The misclassification of employees as independent contractors is one of the most serious problems facing affected employees, employers and the U.S. economy. Misclassified workers are denied basic workplace protections including rights to minimum wage and overtime pay, making it harder for them to support themselves and their families. Lower pay caused by misclassification reduces workers’ purchasing power, which undermines the entire economy. Meanwhile, employers who comply with the law are at a competitive disadvantage when competing against employers who misclassify employees and pay them less than the law requires and fail to provide other employment-based worker protections.
For too many workers, misclassification causes lost wages, benefits, unemployment insurance, and workers’ compensation coverage. Even if they recognize that they are misclassified, many employees may be afraid to assert their employment rights because of retaliation. Through its enforcement, the Wage and Hour Division has found misclassification occurs in many industries including construction and health care—even dishwashers have been misclassified.
The Department published a rule on this issue, Independent Contractor Status Under the Fair Labor Standards Act, on Jan. 7, 2021, during the prior Administration. The Department delayed the rule on March 4, 2021, and then withdrew it on May 6, 2021, believing that it was inconsistent with the Fair Labor Standards Act’s text and purpose. However, on March 14, 2022, a district court vacated the Department’s rules to delay and withdraw the Independent Contractor Status Under the Fair Labor Standards Act rule. The court determined that the prior Administration’s Independent Contractor Status Under the Fair Labor Standards Act rule took effect as of its original effective date, March 8, 2021, and remains in effect.

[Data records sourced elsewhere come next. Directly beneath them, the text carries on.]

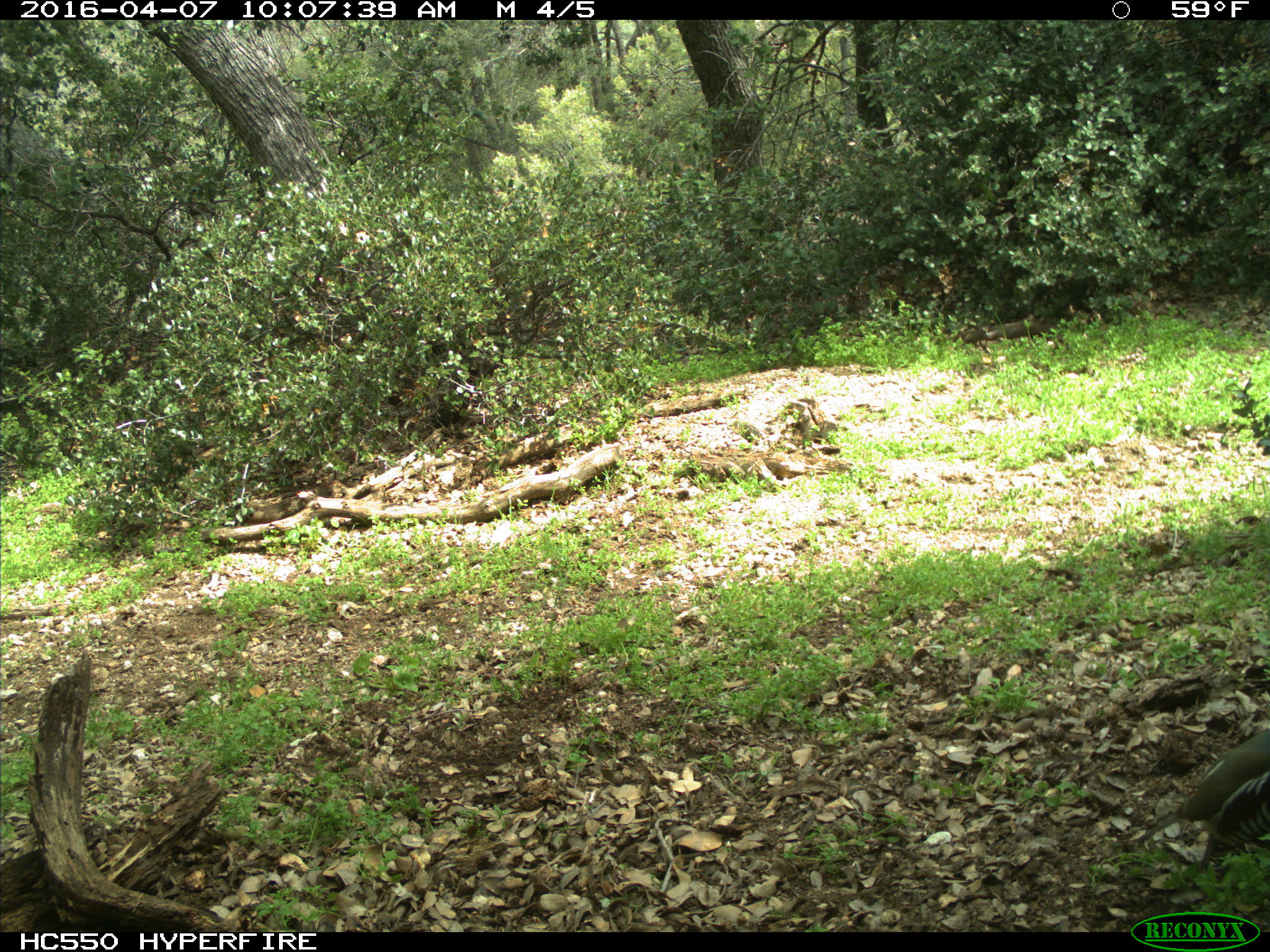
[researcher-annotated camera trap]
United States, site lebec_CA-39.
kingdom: Animalia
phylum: Chordata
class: Aves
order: Galliformes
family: Odontophoridae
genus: Callipepla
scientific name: Callipepla californica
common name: california quail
Callipepla californica (california quail).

The Department now plans to engage in rulemaking on determining employee or independent contractor status under the FLSA. We remain committed to ensuring that employees are recognized correctly when they are, in fact, employees so that they receive the protections the FLSA provides. At the same time, we recognize the important role legitimate independent contractors play in our economy. We need to hear from workers and employers as we develop our proposal. Therefore, we will hold public forums in June to hear diverse perspectives from those who may be affected by employee or independent contractor classification.
Please consider joining one of our public forums this month to share your perspective and hear from others as we begin the rulemaking process. We believe that public input, especially from workers and employers, will ultimately make the rule better. Once a proposed rule is published in the Federal Register, there will be a notice and comment period allowing all interested parties an opportunity to review the proposal and provide formal written comments.